#### [Task]
Any image found in the entries is to be skipped; the rest is returned word for word.
*** Block opens ***
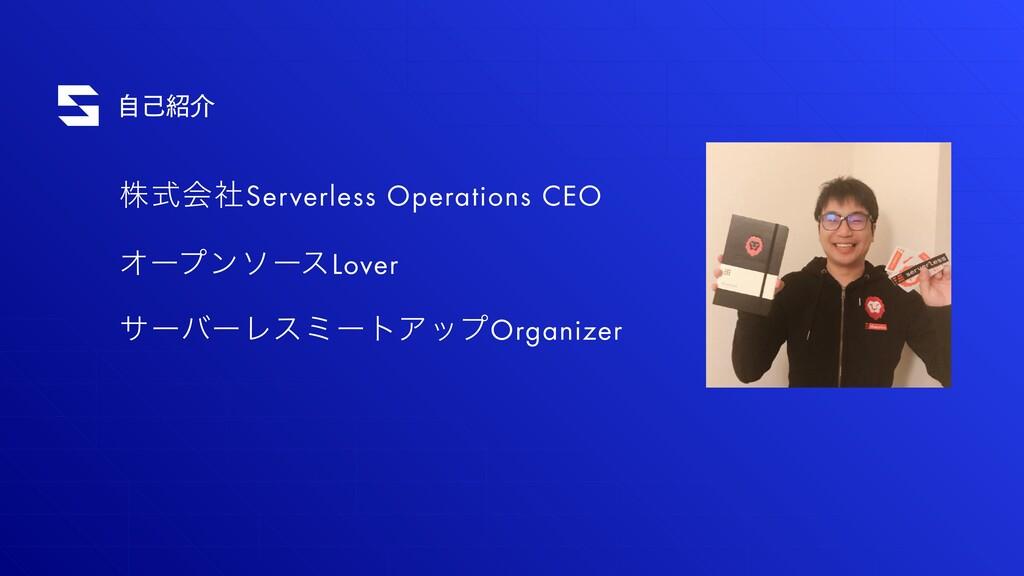 ࣗݾհ גࣜձࣾServerless Operations CEO ΦʔϓϯιʔεLover...
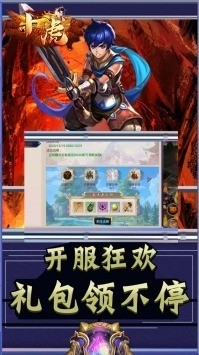 十虎无尽传说游戏图片4
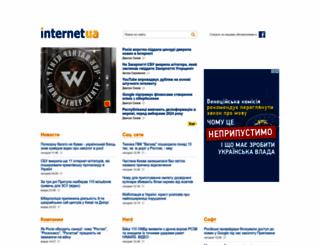 awards.internetua.com screenshot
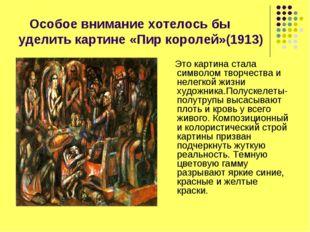 Особое внимание хотелось бы уделить картине «Пир королей»(1913) Это картина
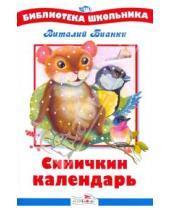 Картинка к книге Валентинович Виталий Бианки - Синичкин календарь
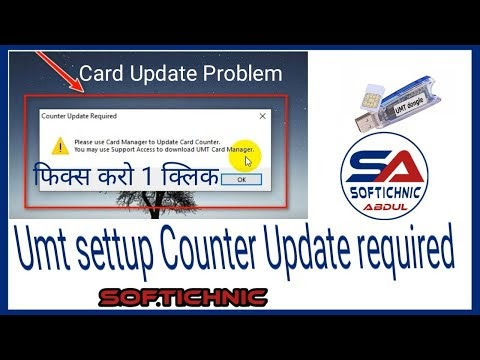 Umt settup Counter Update required | UMT dongle Card Update Problem | UMT Dongle open error solve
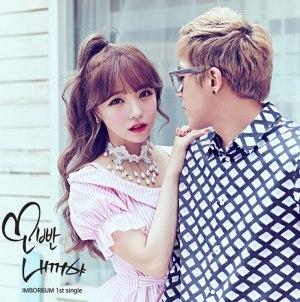 """Album art for Im BoReum (Lily)'s album """"Oppa Is Mine"""""""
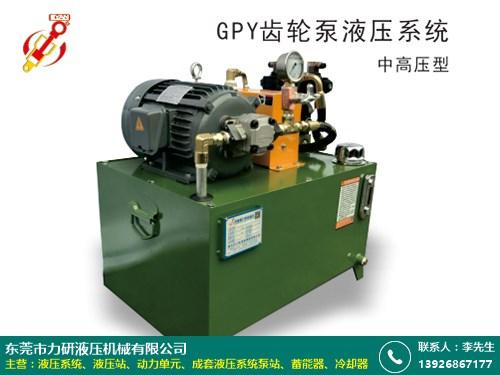 東莞快速液壓系統 力研液壓 效益好 物超所值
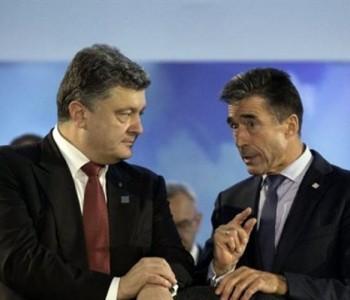 NATO pozvao Rusiju da se povuče iz Ukrajine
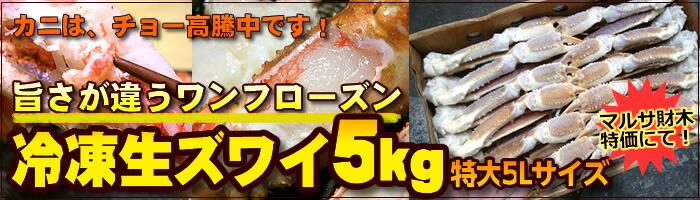 ズワイガニ5kg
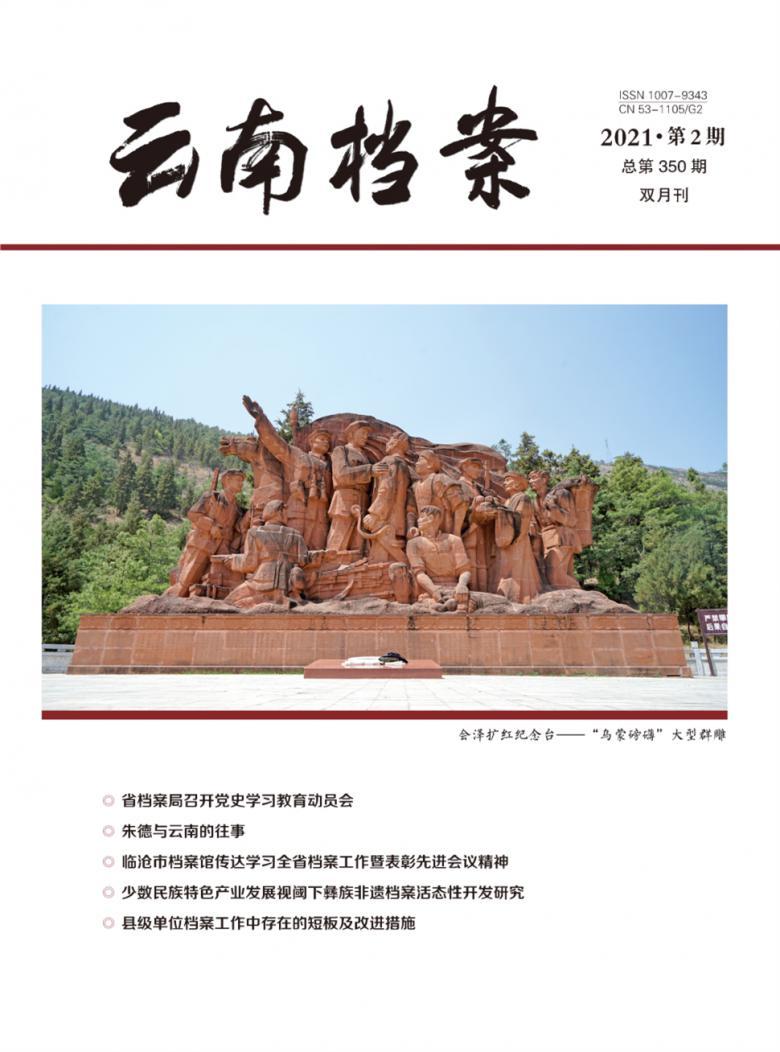 云南档案杂志
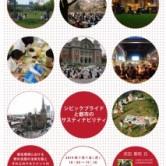 人間環境学 特別講義 2014の画像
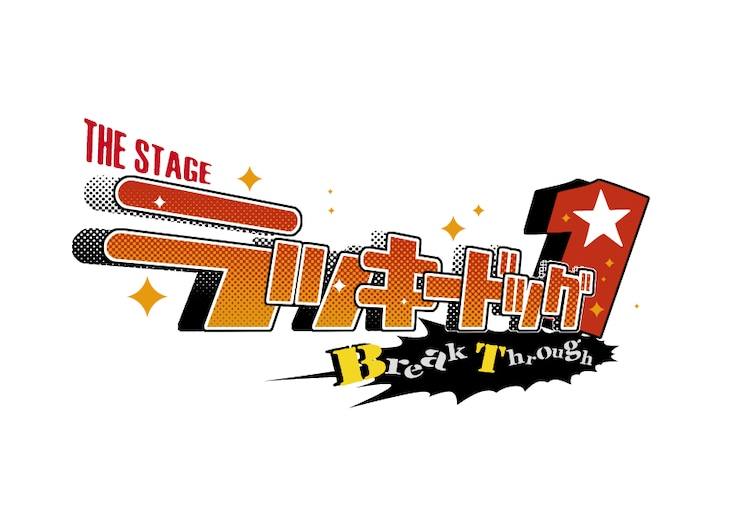 「THE STAGE ラッキードッグ1 Break Through」ロゴ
*** Block closes ***
#### [Answer box]
 ࣗݾհ גࣜձࣾServerless Operations CEO ΦʔϓϯιʔεLover...
 十虎无尽传说游戏图片4
 awards.internetua.com screenshot
 Особое внимание хотелось бы уделить картине «Пир королей»(1913) Это картина
 Картинка к книге Валентинович Виталий Бианки - Синичкин календарь
 Umt settup Counter Update required | UMT dongle Card Update Problem | UMT Dongle open error solve
 """Album art for Im BoReum (Lily)'s album """"Oppa Is Mine"""""""
 東莞快速液壓系統 力研液壓 效益好 物超所值
 NATO pozvao Rusiju da se povuče iz Ukrajine
 ズワイガニ5kg
 云南档案杂志
 人間環境学 特別講義 2014の画像
 「THE STAGE ラッキードッグ1 Break Through」ロゴ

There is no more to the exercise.